The Parallels in Each of Our Struggles

Today is my first blog posting and I would like to take this
opportunity to introduce myself and explain why I decided to join
the Family Pride team.

My political consciousness began at a very early age thanks to my
parents’ teachings. They were both involved in the Chicano
movement of the 1970s, aimed at ending discrimination against
people of Mexican descent in the Southwest. I was taught to be
proud of who I was, to never abandon my culture and to never forget
the struggle that our people have faced and continue to endure.
This acknowledgement of persecution has enabled me to take action
against injustice in various instances in my life.

My first exposure to LGBT issues came during the 1992 Senate
Democratic primary in Texas.
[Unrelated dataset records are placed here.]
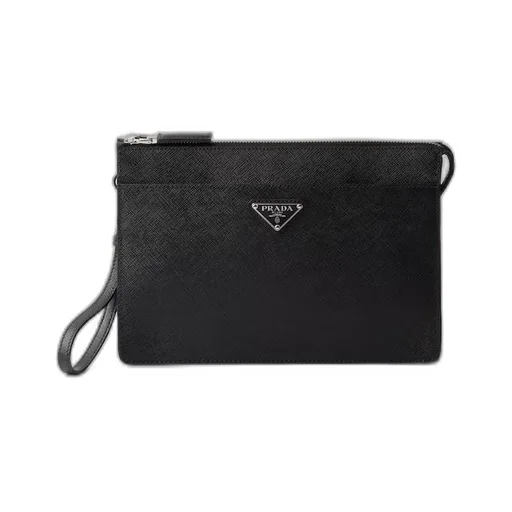 Saffiano Leather Pouch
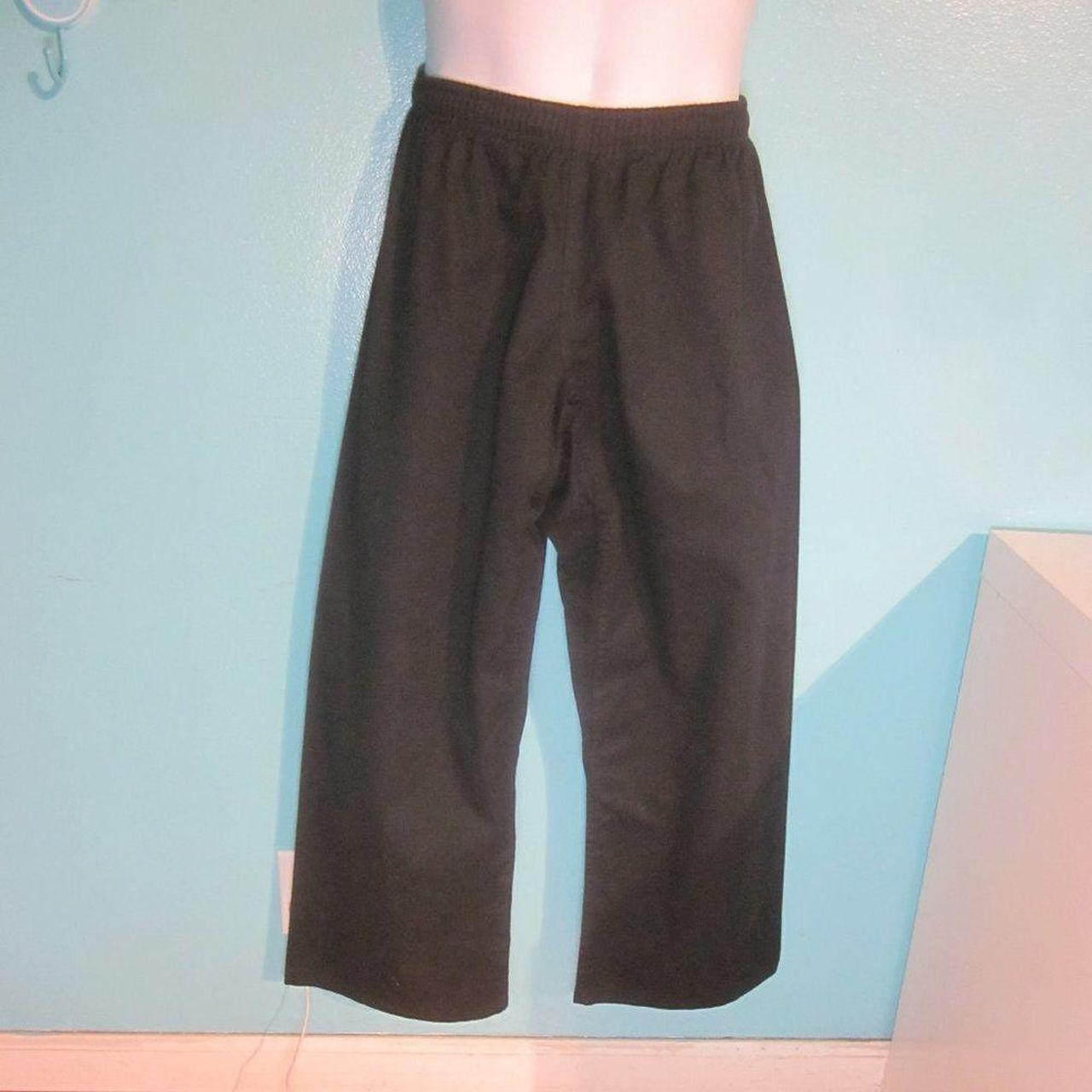 Century Black Martial Arts Pants Size 3 Cropped pant... - Depop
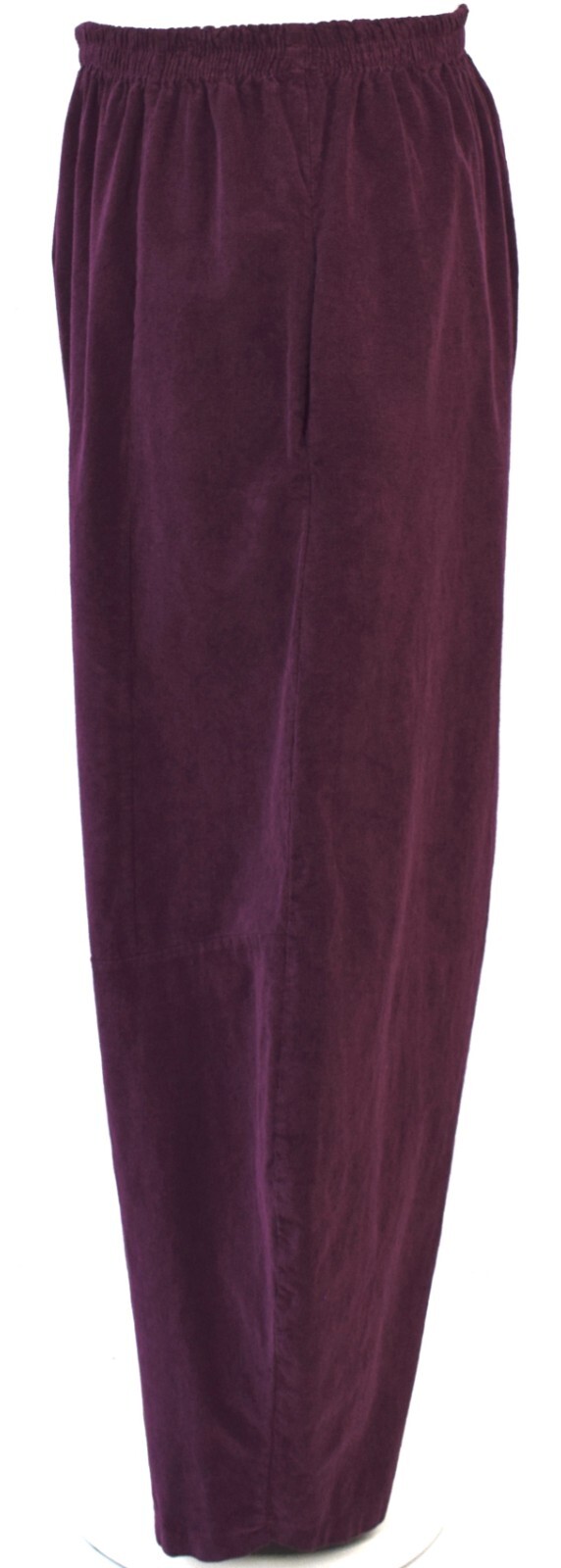 PLUS SIZE LA BASS BLUEBERRY COTTON CORD 2 POCKETS BALLOON BAGGY PANTS XXL-XXXL - Picture 4 of 7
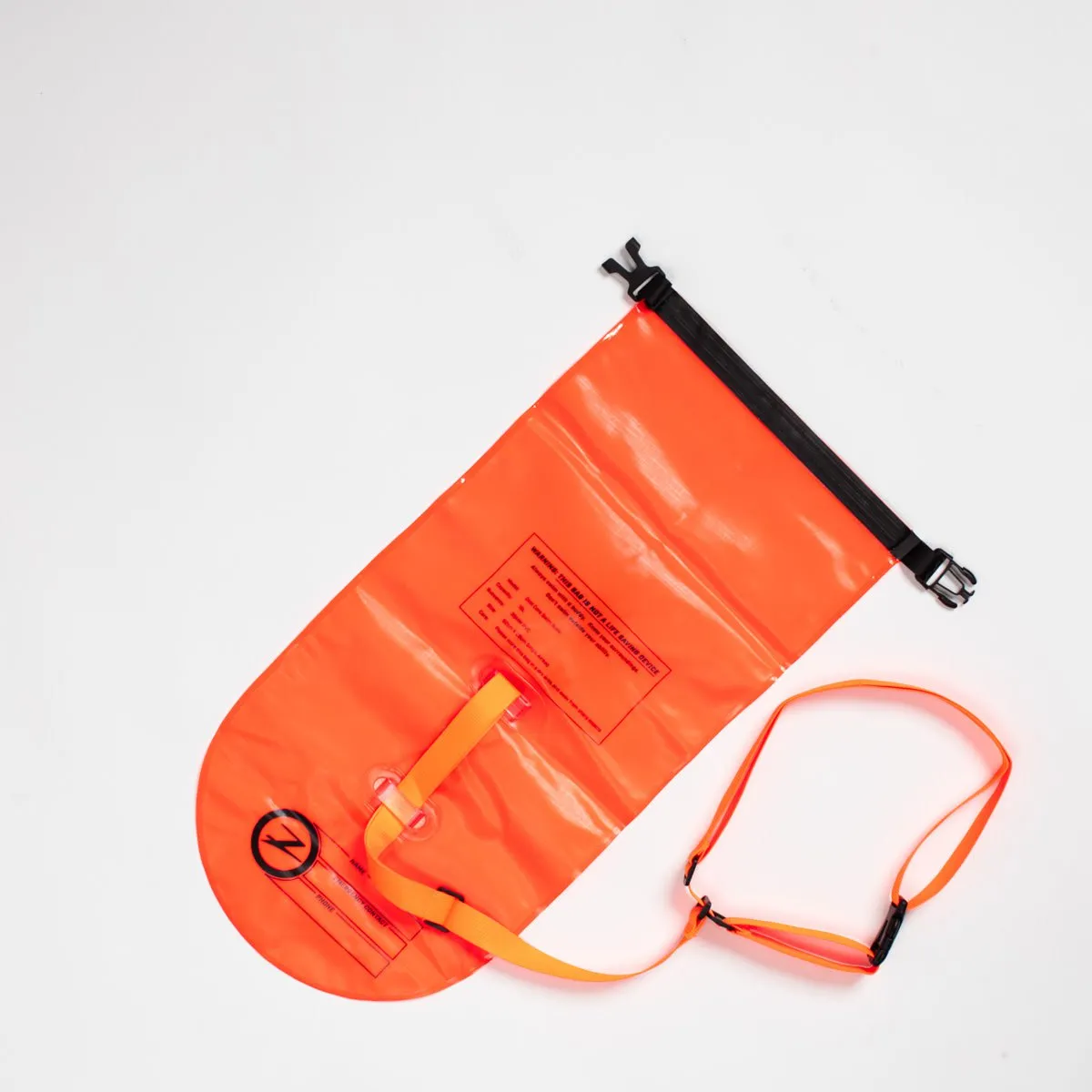 Ultra Swim Safety Buoy & Dry Bag - Neon Orange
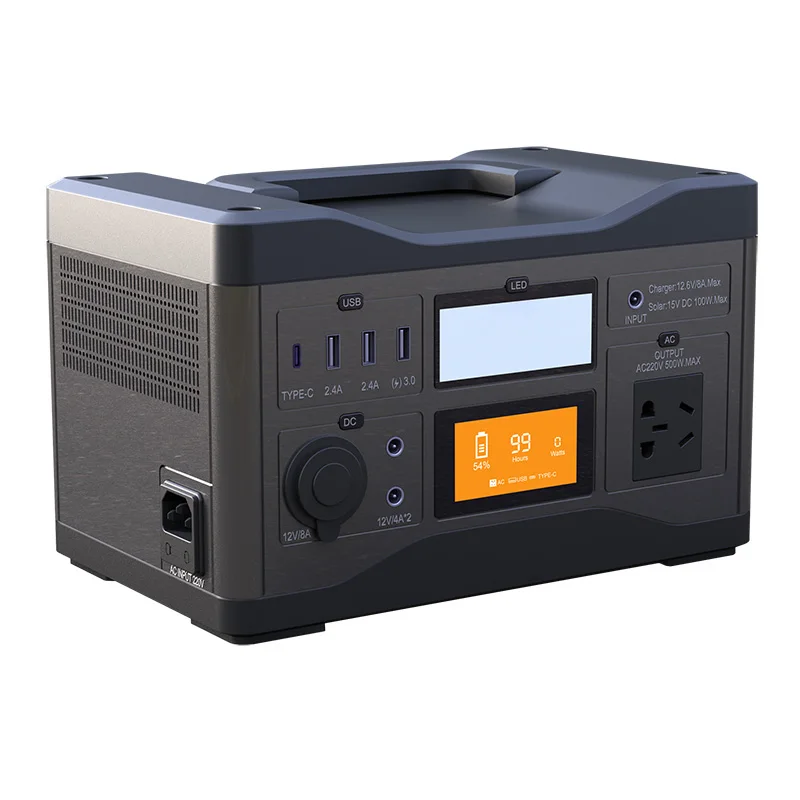 

Multi-Function Energy Storage 550wh Output 220v 500w Portable Lithium Power Station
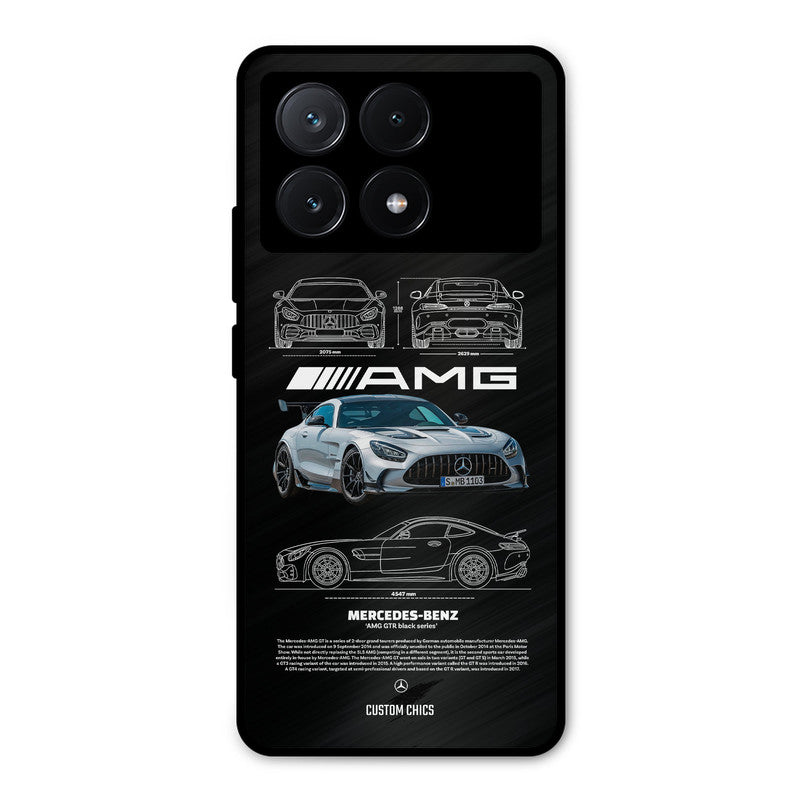 BMW AMG Poco X6 Pro Mobile Back Cover - Car&Bike PrintShield Case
I was in the fifth grade. Jose Angel
Gutierrez, a leader of La Raza Unida Party, a long-defunct
all Chicano political party that my parents were a part of in the
seventies, was running for the Democratic nomination for the U.S.
Senate.

I went with my dad to a forum where Jose Angel was going to speak.
Gutierrez was seen as being too radical (both within the
Mexican-American community and outside of it) and many were
unwilling to support him.

Several people in the audience were members of the American GI
Forum, a Mexican-American civil rights organization from the
previous generation that butted heads with many in the Chicano
movement, and they were ready to take him on. The GI Forum is
mostly comprised of military veterans that fought against
discrimination against Mexicans within the ranks and later in the
population in general. They wanted to know where Jose Angel stood
on a controversial issue at the time: Clinton’s “don’t ask
don’t tell” policy.

When confronted, Jose Angel spoke passionately about how he had
fought discrimination his whole life and this was no different. An
entire group of people was being shut out of an institution, the
way Mexicans had been kept out of political office and jobs for so
long. He was adamant that you can’t split hairs when it comes to
persecution and went further, saying that not being vocal in
another group’s struggle makes you guilty of persecuting that
group.

The speech really resonated with me and instilled in me a principle
that has led me to work on everything from workers’ rights issues
and the fight to end violence against women, to immigrants’
rights and now the LGBT movement.

I’m leaps and bounds away from supporting “don’t ask, don’t
tell” but it was that exchange that first exposed me to the LGBT
struggle. I believe that working together and realizing the
parallels within each of our struggles is a necessary component to
overcoming the challenges that face each of our communities.

We can, and should, all be allies in one struggle or another.